ヨーロッパは地続きであるため、容易に異動し、また分離する柵を設ける。そこを越え、また越えられないディアスポラは、地理的にディアスポラであることはもちろん時に意志的に、意識的にディアスポラでもある。あるいは余儀なくされる。今回ヨーロッパの枠組みを超えユーラシア大陸という巨大な地勢で物語を描きつつ、1950年代から20世紀の終わりまでエレニという一人の女性と彼女を取り巻く人たちの「戦後」も描いた本作は、社会主義を弾圧したギリシア、シオニズムによりパレスチナアラブの民に「分離壁」を強いたイスラエルをも想起させ、あるいはニューヨークというアメリカの象徴が多くの亡命ユダヤ人を受け入れ、許容しあるいは差別してきた歴史さえも地続きであると示してくれる。
世紀が変わるお祭り騒ぎの中で、「戦後」を生き抜いたエレニとヤコブは静かに生を終える。しかし、エレニの抱擁により生き続ける望みを見出したかのように見えたAの娘ら若い世代にディアスポラの歴史が伝えられることを、そして何故のディアスポラかが伝えられることを想起させる本作に、古くはギリシア叙事詩からの題材までも描いたアンゲロプロスの遺言と思えてならない。そして、差別、分離、離別、抵抗…。民主主義の構築を経験し続けるヨーロッパの強靭な挑戦さえも本作は内包している。

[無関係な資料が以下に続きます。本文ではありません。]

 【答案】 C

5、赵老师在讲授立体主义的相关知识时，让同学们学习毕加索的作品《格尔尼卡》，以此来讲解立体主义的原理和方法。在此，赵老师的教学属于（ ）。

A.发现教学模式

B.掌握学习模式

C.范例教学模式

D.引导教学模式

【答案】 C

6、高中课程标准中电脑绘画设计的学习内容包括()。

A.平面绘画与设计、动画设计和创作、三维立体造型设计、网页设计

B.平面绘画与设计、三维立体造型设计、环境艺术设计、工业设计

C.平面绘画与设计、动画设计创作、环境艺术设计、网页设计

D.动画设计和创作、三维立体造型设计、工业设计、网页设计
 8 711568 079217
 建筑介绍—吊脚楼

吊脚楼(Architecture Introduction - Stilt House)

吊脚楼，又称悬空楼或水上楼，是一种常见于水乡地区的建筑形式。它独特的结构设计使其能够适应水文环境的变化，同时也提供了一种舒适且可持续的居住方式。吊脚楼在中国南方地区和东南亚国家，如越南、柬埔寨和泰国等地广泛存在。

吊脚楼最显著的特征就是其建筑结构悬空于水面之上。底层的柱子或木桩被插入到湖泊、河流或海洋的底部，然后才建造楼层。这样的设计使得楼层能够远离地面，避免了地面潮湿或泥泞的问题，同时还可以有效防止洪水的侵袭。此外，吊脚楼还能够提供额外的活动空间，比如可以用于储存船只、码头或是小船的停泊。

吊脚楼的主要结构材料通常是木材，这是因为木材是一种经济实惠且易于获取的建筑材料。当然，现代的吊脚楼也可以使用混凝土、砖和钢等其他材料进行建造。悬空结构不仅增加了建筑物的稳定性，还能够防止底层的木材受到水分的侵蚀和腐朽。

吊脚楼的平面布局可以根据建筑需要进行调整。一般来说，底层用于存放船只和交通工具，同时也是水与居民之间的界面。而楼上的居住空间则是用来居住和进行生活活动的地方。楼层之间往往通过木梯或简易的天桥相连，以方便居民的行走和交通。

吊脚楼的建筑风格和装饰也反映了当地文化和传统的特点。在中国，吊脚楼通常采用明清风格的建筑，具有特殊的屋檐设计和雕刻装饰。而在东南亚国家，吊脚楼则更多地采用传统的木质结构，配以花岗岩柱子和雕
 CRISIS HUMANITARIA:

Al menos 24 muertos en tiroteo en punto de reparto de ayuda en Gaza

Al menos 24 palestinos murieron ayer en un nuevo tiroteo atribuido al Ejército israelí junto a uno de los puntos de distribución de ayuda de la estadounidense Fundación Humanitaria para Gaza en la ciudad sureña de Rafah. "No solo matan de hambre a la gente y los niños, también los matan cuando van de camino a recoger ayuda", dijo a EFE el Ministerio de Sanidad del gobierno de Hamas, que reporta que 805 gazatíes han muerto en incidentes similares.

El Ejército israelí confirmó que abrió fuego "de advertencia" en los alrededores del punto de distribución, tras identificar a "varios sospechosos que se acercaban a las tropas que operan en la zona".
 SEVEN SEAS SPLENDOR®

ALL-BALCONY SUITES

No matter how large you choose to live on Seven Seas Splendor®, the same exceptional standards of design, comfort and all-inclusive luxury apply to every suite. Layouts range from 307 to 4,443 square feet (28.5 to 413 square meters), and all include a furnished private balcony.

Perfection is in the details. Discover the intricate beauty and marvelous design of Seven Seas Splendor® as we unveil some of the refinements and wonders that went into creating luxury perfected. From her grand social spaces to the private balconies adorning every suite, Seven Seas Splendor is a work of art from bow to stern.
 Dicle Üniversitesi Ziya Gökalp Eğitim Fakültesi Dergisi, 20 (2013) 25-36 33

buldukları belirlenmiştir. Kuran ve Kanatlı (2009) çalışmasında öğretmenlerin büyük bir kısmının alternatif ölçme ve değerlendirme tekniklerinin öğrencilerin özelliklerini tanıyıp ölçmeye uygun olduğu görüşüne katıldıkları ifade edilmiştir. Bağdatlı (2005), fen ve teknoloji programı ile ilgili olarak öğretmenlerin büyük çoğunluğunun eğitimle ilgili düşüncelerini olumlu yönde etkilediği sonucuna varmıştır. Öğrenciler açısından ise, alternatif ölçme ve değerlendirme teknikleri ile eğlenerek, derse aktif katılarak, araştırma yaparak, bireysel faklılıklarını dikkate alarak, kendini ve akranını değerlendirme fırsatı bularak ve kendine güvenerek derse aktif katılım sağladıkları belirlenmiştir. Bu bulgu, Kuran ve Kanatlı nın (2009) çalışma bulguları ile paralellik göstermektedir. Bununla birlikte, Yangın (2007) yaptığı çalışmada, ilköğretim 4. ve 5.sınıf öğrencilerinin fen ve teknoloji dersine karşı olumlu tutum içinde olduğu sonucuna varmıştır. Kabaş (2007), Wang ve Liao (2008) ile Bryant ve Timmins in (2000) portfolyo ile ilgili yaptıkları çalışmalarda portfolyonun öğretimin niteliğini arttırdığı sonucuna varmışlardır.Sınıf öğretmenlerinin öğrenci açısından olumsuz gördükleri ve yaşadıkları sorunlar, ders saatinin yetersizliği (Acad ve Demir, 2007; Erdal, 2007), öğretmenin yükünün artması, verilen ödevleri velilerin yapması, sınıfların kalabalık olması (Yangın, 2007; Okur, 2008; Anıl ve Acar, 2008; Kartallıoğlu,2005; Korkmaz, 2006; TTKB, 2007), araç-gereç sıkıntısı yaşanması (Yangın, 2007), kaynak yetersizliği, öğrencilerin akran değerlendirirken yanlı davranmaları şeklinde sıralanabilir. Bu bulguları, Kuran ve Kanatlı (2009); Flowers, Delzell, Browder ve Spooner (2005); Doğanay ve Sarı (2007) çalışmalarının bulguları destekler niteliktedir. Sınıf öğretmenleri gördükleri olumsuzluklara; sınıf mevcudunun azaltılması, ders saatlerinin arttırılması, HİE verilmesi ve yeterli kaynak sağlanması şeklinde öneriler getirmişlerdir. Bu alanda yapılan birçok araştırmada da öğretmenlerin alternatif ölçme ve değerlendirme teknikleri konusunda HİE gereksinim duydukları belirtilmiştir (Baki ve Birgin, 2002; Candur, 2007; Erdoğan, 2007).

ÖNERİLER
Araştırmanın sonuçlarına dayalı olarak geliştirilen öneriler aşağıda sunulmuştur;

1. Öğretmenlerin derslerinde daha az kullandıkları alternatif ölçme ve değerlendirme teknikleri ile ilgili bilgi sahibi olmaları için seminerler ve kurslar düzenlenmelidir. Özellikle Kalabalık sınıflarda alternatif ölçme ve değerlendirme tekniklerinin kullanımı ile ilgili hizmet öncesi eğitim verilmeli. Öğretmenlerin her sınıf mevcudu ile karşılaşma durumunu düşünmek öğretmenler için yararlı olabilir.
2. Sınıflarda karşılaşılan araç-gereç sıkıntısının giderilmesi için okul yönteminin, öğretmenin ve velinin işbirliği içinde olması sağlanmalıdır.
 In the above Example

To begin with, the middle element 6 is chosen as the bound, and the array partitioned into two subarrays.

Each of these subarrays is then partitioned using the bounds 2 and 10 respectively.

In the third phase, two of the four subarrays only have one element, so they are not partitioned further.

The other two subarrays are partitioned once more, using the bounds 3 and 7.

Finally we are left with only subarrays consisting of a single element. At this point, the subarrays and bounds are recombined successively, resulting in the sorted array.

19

翻って、政治の世界から戦争を知る人たちが去り、「戦後も終わった」「日本を(戦前に?)取り戻す」と威勢のいい人たちが政権の中枢に座り、歴史修正主義的発言を繰り返す日本。沖縄問題は世界標準からみれば民族問題と喝破した佐藤優氏の言に倣い、そのような歴史修正主義者らに本作を突きつけたい。この国でもディアスポラはあり、しかし一切直視してこなかったのではないかと。